EXCERPTED RECORDS Block Start
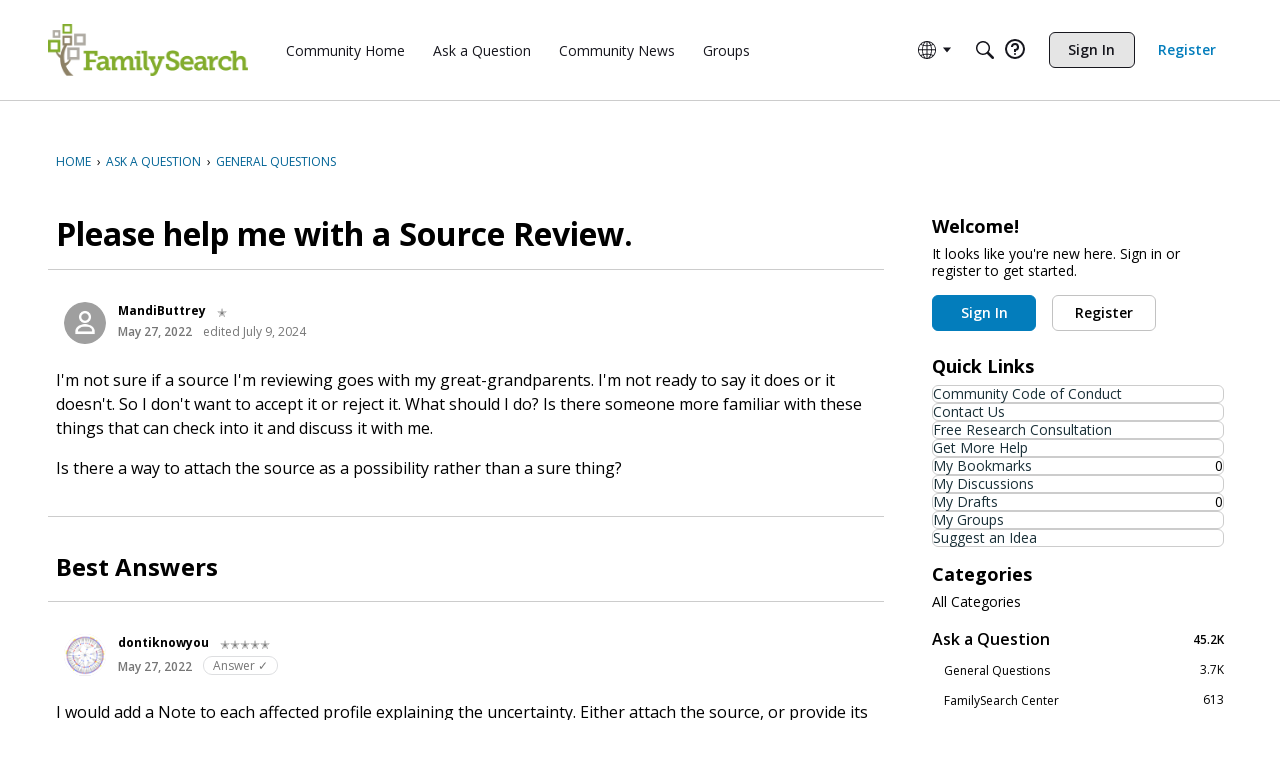

--- FILE ---
content_type: application/x-javascript
request_url: https://assets.adobedtm.com/05064fe6cab0/c247cd0acad1/4fce9a0b396c/RCcf57c4da27b549ccb6a9bdd67b457e84-source.min.js
body_size: 102
content:
// For license information, see `https://assets.adobedtm.com/05064fe6cab0/c247cd0acad1/4fce9a0b396c/RCcf57c4da27b549ccb6a9bdd67b457e84-source.js`.
_satellite.__registerScript('https://assets.adobedtm.com/05064fe6cab0/c247cd0acad1/4fce9a0b396c/RCcf57c4da27b549ccb6a9bdd67b457e84-source.min.js', "_satellite.fsPvBackupAttempts=0,_satellite.fsPvBackupCheck=function(){_satellite.fsPvBackupAttempts++,isBlocked=_satellite.getVar(\"analytics block tags\"),isBlocked&&_satellite.fsPvBackupAttempts<=120?setTimeout(_satellite.fsPvBackupCheck,1e3):isBlocked||adobe.optIn.approveAll()},adobe.optIn.permissions.aa||setTimeout(_satellite.fsPvBackupCheck,1e3);");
EXCERPTED RECORDS Block End
### WHAT YOU WILL DO
Pictures aside, please output the whole listing exactly as it appears above.

### WRITTEN ANSWER
--- FILE ---
content_type: application/x-javascript
request_url: https://assets.adobedtm.com/05064fe6cab0/c247cd0acad1/4fce9a0b396c/RCcf57c4da27b549ccb6a9bdd67b457e84-source.min.js
body_size: 102
content:
// For license information, see `https://assets.adobedtm.com/05064fe6cab0/c247cd0acad1/4fce9a0b396c/RCcf57c4da27b549ccb6a9bdd67b457e84-source.js`.
_satellite.__registerScript('https://assets.adobedtm.com/05064fe6cab0/c247cd0acad1/4fce9a0b396c/RCcf57c4da27b549ccb6a9bdd67b457e84-source.min.js', "_satellite.fsPvBackupAttempts=0,_satellite.fsPvBackupCheck=function(){_satellite.fsPvBackupAttempts++,isBlocked=_satellite.getVar(\"analytics block tags\"),isBlocked&&_satellite.fsPvBackupAttempts<=120?setTimeout(_satellite.fsPvBackupCheck,1e3):isBlocked||adobe.optIn.approveAll()},adobe.optIn.permissions.aa||setTimeout(_satellite.fsPvBackupCheck,1e3);");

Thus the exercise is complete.